Description is more than just a laundry list of facts strung together to offer readers more information about the world you are bringing them into. Done correctly, offering description tells the reader more about the Perspective character, or narrator. It doesn't stop there, however. Description is also a wonderful place to establish voice and style. It's not only the factoids you offer that matter, it's how you offer them.
So, what do you do if description isn't your strong point? How do you train yourself to improve?
I could just say practice and leave it at that. In the end, that's what it amounts to, but I like to be more specific than that.
Whether you do this with practice pieces, choosing a topic at random and apply it, in a rough draft as you are writing, or during your first edit of your rough draft, one method I've found that helps me to dramatically improve descriptive paragraphs, is to start with a list.

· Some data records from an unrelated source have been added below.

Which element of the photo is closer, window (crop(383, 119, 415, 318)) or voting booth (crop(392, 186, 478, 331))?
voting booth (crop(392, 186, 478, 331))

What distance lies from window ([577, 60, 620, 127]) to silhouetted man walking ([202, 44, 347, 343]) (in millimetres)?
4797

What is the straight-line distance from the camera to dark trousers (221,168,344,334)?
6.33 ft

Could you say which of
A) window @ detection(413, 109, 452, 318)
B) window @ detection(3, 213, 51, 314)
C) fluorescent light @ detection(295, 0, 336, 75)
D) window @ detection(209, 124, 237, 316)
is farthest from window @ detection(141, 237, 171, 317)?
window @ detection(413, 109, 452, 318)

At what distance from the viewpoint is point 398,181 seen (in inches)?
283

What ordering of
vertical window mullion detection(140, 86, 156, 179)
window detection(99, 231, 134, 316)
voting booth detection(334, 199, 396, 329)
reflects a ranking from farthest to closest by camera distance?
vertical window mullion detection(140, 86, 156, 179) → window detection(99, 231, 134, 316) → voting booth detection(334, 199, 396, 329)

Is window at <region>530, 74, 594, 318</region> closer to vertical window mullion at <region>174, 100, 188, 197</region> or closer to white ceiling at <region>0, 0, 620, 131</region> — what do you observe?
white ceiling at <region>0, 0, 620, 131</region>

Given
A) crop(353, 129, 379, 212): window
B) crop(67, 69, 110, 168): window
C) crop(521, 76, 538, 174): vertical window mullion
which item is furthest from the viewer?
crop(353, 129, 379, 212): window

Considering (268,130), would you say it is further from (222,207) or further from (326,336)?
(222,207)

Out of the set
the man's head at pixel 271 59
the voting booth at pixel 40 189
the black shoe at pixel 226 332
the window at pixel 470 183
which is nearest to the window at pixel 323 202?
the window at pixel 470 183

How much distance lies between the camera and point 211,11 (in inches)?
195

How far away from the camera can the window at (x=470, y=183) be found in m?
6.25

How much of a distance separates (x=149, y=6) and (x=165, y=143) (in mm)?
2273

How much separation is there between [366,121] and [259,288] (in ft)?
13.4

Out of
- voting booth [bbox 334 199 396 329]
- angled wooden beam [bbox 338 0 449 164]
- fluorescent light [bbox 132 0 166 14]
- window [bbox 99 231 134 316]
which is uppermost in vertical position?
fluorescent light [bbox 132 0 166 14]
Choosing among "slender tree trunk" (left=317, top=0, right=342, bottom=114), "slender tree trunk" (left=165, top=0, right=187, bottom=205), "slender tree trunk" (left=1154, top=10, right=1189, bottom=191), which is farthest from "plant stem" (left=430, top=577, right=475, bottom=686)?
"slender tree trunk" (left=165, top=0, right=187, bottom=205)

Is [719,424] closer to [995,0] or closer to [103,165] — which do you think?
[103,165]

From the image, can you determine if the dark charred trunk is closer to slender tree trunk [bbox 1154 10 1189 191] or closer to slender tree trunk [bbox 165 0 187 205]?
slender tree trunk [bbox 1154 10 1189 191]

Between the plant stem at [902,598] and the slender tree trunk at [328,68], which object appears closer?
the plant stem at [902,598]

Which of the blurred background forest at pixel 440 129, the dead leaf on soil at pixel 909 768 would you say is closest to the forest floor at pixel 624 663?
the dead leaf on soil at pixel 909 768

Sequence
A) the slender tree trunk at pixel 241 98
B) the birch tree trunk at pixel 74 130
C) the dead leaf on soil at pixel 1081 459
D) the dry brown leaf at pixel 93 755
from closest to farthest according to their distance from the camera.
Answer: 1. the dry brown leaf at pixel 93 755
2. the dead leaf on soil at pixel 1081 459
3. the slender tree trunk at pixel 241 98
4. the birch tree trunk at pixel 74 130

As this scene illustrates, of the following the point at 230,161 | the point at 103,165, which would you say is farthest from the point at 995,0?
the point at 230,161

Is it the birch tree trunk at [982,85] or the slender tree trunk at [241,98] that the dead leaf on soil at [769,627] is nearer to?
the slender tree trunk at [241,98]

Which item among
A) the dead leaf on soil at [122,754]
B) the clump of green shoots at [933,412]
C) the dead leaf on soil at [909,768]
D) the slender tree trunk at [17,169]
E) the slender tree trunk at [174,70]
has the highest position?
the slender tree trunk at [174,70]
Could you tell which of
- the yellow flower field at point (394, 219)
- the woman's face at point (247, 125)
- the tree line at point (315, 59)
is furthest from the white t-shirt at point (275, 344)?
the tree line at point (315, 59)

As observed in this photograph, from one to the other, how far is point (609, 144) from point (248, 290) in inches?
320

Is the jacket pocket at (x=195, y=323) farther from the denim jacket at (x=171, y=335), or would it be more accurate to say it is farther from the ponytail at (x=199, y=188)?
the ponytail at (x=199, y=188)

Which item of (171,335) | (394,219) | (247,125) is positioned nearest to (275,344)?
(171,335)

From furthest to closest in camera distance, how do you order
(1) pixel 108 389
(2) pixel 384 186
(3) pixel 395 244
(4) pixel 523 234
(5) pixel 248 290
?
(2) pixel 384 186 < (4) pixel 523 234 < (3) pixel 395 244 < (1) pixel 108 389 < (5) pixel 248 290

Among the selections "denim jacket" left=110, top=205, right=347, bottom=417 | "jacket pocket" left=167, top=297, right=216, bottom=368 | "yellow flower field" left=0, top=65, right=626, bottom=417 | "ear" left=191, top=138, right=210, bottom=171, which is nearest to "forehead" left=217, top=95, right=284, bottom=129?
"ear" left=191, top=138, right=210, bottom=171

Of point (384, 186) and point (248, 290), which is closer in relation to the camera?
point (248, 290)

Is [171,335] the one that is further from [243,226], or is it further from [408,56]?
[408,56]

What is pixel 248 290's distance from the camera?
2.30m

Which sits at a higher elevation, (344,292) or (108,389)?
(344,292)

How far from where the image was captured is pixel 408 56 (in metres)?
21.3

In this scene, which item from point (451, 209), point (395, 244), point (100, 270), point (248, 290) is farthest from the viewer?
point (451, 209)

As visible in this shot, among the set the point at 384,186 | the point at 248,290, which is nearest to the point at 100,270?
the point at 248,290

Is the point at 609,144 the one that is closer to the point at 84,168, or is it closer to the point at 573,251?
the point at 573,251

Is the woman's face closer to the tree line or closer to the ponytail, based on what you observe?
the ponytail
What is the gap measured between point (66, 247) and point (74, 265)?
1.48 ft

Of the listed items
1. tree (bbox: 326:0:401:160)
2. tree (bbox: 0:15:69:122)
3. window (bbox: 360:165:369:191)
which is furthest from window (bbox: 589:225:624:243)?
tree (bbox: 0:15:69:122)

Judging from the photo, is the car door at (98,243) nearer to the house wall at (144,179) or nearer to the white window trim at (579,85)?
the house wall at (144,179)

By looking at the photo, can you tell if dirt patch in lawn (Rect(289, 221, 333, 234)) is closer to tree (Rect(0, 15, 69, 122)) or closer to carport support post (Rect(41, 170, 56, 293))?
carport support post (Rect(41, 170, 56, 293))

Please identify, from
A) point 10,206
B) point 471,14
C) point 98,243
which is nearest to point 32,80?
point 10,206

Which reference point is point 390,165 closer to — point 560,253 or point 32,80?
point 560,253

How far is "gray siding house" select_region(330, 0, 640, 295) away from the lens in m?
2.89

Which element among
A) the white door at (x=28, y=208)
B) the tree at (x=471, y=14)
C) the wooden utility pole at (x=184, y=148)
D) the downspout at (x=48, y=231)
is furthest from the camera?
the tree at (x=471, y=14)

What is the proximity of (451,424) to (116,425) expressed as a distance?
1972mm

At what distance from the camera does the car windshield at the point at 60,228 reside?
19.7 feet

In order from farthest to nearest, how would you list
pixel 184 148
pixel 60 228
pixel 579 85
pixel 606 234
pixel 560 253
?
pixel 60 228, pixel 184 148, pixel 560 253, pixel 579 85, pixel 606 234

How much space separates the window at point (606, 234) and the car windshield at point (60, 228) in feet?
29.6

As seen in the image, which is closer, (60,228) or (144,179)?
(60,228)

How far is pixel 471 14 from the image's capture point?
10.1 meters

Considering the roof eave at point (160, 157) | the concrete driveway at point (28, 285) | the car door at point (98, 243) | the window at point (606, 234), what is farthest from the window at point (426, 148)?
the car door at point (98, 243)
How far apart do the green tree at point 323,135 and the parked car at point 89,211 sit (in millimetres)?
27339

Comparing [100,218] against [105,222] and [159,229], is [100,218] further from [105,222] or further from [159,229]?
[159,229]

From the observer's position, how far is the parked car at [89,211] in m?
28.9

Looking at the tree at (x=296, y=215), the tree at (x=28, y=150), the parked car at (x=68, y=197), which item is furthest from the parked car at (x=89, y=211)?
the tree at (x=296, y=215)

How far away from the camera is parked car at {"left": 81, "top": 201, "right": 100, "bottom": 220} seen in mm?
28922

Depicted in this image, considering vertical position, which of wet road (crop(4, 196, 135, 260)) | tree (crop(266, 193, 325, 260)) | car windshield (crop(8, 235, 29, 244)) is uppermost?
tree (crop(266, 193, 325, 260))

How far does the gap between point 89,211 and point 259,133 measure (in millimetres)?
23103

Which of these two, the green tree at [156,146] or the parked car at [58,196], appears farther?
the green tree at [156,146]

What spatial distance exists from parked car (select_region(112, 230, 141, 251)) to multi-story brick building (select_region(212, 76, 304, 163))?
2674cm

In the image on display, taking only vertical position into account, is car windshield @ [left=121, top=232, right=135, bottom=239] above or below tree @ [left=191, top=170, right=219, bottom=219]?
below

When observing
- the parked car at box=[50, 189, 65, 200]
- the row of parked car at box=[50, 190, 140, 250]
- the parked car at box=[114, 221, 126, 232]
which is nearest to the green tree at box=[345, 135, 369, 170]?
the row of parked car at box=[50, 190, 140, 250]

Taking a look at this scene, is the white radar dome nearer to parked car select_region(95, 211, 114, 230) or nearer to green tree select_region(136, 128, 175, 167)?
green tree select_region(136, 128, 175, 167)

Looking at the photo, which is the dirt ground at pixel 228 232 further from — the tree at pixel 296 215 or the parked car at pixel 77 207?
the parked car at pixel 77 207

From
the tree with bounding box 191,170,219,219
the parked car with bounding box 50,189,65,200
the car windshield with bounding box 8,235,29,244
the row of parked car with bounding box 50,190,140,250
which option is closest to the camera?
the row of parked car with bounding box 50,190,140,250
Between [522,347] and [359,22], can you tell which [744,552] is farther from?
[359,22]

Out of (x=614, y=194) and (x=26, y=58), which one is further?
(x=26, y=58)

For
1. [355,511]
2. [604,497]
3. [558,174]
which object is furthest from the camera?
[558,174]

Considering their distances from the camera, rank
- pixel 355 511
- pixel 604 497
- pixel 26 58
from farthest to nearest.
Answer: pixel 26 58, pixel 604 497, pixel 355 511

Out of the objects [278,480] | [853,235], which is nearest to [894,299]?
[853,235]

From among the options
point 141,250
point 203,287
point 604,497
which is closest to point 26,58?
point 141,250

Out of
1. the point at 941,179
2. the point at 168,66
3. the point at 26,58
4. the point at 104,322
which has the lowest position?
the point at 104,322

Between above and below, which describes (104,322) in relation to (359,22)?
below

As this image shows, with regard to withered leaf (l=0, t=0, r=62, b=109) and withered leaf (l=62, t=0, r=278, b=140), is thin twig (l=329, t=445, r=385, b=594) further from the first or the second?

I keep a scene in my head and I simply start by trying to imagine some things that I would like to include in my description, whether these are just nouns, nouns modified with adjectives (When I use adjectives, if they are not creative, I omit them) or short phrases, I write them down before writing my descriptive paragraph.
It's a simple little exercise and it has worked well to help me write better descriptive paragraphs (Even though I've done this for quite some time, I still consider scene and character descriptions an uphill climb for me). But I also find that my ability to come up with more stylish descriptive prose has greatly improved since I first started writing.
Try it yourself and see. Instead of just barging directly into writing a descriptive paragraph, start by making a list of things you want your paragraph to include before writing it.